= Written instruction =
Transcribe word for word the lines spanning the line with "Across the image, is" through the end of the records.

= Input records =
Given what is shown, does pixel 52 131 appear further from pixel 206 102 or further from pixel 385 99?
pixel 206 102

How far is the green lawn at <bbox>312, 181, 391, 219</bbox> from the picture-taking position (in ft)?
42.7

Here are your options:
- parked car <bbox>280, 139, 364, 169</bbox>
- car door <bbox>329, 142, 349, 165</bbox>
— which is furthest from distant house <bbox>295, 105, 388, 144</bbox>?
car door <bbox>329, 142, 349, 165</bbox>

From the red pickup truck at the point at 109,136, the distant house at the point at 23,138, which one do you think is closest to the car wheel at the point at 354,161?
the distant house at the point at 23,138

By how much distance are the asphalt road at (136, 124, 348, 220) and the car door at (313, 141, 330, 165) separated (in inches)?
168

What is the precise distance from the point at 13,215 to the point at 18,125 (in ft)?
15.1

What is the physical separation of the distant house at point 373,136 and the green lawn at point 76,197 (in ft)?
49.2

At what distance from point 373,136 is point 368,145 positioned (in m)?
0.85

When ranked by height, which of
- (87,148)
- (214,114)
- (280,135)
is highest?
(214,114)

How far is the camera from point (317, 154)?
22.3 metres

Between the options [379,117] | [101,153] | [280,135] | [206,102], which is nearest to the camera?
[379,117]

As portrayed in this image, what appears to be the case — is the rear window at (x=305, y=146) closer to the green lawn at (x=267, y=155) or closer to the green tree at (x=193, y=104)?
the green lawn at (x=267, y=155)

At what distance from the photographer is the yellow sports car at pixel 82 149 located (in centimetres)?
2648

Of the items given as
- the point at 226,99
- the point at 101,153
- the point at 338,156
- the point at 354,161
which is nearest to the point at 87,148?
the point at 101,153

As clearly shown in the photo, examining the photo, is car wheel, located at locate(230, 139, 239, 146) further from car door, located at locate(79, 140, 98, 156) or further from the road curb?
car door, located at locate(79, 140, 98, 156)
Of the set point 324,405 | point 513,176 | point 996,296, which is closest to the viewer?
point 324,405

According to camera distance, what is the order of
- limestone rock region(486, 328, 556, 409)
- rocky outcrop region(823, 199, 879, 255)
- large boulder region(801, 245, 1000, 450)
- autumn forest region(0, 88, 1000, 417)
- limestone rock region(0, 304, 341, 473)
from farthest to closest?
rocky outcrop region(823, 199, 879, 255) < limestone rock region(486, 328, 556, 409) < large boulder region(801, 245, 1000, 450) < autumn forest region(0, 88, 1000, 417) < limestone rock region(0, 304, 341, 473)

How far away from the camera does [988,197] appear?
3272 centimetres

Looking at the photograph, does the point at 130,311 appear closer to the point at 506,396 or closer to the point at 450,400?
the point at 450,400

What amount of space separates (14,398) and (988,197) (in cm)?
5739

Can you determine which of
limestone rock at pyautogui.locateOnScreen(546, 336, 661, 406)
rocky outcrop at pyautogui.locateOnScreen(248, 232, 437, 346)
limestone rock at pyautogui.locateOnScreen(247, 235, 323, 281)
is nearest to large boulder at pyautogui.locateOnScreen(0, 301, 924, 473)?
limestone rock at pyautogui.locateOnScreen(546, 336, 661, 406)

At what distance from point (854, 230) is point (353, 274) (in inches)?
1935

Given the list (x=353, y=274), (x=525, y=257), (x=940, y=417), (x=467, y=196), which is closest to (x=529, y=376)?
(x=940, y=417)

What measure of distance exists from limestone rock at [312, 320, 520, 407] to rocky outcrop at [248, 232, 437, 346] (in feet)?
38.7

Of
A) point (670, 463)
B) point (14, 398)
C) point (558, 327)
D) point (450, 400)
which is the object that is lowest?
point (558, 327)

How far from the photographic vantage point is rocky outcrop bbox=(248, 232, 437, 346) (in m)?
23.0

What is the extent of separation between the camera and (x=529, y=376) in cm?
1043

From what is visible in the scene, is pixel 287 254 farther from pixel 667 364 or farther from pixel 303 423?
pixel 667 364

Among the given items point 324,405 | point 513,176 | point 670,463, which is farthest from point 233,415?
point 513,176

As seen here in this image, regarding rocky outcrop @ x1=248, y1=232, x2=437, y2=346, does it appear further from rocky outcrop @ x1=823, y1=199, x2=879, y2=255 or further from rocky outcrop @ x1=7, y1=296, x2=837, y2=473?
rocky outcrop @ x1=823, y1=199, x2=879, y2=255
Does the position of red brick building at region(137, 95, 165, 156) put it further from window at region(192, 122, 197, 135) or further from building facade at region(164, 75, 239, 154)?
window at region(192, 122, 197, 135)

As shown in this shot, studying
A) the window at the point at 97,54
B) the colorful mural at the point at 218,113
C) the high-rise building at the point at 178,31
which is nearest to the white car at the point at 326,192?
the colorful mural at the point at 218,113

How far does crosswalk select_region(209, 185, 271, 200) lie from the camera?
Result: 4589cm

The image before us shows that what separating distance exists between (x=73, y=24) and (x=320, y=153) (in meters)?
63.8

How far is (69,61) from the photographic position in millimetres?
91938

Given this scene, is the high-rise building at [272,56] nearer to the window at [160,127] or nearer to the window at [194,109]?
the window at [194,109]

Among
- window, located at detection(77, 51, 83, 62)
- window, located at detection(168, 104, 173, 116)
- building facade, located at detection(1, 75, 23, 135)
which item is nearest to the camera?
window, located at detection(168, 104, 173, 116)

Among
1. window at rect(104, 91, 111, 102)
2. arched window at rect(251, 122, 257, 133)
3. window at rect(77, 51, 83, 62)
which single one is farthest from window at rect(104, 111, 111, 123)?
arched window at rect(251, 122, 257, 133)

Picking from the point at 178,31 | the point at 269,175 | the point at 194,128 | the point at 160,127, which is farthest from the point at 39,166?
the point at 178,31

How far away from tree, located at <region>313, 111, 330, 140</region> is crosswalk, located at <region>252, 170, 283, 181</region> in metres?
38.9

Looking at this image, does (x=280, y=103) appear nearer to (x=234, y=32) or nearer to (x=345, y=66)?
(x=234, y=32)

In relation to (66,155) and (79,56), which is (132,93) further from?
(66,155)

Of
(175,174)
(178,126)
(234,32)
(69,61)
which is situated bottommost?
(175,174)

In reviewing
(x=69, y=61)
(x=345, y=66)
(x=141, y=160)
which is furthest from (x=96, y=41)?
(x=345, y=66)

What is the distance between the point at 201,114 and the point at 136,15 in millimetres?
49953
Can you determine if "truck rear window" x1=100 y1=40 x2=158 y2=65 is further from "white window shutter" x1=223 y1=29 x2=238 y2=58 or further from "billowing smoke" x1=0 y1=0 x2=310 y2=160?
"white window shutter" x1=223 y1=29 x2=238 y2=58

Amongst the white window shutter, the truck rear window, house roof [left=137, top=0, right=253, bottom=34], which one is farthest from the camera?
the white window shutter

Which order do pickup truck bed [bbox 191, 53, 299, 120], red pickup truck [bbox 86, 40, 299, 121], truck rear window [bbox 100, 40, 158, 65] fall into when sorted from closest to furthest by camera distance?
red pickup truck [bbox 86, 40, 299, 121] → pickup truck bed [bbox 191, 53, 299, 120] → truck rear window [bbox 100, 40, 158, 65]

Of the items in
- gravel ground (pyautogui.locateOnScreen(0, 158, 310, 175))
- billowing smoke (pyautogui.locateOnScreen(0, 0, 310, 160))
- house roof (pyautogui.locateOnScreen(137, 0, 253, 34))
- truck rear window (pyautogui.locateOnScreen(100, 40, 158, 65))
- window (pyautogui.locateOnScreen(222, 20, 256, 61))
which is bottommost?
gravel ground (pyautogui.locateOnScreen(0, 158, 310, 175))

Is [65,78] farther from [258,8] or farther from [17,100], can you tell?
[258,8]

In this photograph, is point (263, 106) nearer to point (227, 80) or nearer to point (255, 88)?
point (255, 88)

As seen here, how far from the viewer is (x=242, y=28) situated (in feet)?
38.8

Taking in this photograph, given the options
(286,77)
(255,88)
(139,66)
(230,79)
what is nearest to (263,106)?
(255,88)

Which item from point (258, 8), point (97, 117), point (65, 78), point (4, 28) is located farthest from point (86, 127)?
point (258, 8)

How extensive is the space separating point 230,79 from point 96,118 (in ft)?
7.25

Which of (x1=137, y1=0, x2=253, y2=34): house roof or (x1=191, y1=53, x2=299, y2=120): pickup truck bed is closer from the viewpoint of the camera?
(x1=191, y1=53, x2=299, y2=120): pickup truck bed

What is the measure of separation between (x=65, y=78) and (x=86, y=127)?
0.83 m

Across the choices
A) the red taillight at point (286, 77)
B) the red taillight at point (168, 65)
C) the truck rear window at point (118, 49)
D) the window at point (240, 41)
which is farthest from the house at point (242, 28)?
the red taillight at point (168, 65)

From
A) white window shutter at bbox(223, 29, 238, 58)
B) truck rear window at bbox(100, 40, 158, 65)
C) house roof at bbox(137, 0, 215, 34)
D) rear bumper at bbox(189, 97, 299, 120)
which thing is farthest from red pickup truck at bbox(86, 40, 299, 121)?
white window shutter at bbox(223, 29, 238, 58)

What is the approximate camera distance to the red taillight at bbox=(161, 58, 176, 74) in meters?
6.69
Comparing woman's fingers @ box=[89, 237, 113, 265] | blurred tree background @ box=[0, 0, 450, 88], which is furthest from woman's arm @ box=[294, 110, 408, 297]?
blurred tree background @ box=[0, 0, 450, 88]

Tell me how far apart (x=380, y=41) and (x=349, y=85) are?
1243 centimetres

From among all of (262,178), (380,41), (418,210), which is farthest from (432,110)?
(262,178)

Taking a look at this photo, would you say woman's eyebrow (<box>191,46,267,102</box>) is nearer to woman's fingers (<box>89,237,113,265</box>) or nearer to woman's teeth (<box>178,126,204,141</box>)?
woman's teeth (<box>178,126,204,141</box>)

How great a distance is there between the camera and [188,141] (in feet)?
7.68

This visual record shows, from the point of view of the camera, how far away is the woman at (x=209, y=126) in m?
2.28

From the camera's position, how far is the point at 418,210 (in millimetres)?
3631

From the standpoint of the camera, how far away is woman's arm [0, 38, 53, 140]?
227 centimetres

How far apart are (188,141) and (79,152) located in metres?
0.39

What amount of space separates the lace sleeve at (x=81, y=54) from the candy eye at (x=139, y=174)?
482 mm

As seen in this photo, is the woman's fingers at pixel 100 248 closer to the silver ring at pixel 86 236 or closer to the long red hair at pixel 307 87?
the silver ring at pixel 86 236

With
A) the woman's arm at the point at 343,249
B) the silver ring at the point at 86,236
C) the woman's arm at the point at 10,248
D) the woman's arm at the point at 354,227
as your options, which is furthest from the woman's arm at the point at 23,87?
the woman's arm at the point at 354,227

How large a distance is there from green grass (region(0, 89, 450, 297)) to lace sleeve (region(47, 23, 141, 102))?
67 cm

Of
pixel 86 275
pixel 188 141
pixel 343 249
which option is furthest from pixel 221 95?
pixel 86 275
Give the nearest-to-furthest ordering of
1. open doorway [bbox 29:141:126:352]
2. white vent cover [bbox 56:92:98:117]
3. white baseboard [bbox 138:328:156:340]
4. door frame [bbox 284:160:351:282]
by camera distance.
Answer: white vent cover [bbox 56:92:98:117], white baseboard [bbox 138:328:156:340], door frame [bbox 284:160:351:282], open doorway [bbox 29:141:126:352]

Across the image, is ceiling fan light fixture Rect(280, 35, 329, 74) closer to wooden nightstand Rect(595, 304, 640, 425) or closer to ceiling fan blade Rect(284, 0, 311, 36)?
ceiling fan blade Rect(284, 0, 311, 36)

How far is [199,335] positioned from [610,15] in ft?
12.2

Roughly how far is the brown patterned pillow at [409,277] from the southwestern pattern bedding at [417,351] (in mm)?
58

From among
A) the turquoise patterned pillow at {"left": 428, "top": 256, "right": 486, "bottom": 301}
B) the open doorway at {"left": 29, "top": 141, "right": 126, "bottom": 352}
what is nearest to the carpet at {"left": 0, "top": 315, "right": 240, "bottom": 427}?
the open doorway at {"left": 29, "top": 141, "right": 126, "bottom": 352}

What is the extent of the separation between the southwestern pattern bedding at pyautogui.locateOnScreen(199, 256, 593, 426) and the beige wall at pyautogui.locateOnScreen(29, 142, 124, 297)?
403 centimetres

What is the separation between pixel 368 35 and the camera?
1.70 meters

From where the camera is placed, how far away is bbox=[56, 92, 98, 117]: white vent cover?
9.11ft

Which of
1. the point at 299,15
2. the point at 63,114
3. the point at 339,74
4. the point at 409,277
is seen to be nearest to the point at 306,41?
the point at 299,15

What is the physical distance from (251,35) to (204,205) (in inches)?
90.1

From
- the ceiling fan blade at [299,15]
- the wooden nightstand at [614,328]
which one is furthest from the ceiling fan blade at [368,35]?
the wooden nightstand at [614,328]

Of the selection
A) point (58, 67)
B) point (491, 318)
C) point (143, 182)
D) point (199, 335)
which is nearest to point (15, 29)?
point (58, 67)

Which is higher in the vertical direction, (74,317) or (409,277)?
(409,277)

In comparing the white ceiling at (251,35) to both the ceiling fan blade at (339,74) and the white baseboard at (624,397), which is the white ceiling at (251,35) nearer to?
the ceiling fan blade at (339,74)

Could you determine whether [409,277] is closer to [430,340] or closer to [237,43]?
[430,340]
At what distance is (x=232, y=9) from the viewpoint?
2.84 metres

= Full solution =
Across the image, is ceiling fan light fixture Rect(280, 35, 329, 74) closer to wooden nightstand Rect(595, 304, 640, 425) or closer to ceiling fan blade Rect(284, 0, 311, 36)?
ceiling fan blade Rect(284, 0, 311, 36)

How far is [199,335] positioned from [610,15] in ft?
12.2

Roughly how far is the brown patterned pillow at [409,277] from the southwestern pattern bedding at [417,351] (in mm)?
58

From among
A) the turquoise patterned pillow at {"left": 428, "top": 256, "right": 486, "bottom": 301}
B) the open doorway at {"left": 29, "top": 141, "right": 126, "bottom": 352}
what is nearest to the carpet at {"left": 0, "top": 315, "right": 240, "bottom": 427}?
the open doorway at {"left": 29, "top": 141, "right": 126, "bottom": 352}

What is the extent of the separation between the southwestern pattern bedding at pyautogui.locateOnScreen(199, 256, 593, 426) and the beige wall at pyautogui.locateOnScreen(29, 142, 124, 297)?
403 centimetres

What is the separation between pixel 368 35 and the camera?
1.70 meters

From where the camera is placed, how far away is bbox=[56, 92, 98, 117]: white vent cover?
9.11ft

Which of
1. the point at 299,15
2. the point at 63,114
3. the point at 339,74
4. the point at 409,277
is seen to be nearest to the point at 306,41?
the point at 299,15

What is the physical distance from (251,35) to (204,205) (in inches)?
90.1

From
- the ceiling fan blade at [299,15]
- the wooden nightstand at [614,328]
which one is furthest from the ceiling fan blade at [368,35]?
the wooden nightstand at [614,328]

Of the selection
A) point (58, 67)
B) point (491, 318)
C) point (143, 182)
D) point (199, 335)
which is nearest to point (15, 29)?
point (58, 67)

Which is higher in the vertical direction, (74,317) or (409,277)?
(409,277)

In comparing the white ceiling at (251,35) to both the ceiling fan blade at (339,74) and the white baseboard at (624,397), which is the white ceiling at (251,35) nearer to?
the ceiling fan blade at (339,74)

Could you determine whether [409,277] is closer to [430,340] or closer to [237,43]?
[430,340]
At what distance is (x=232, y=9) from the viewpoint?
2.84 metres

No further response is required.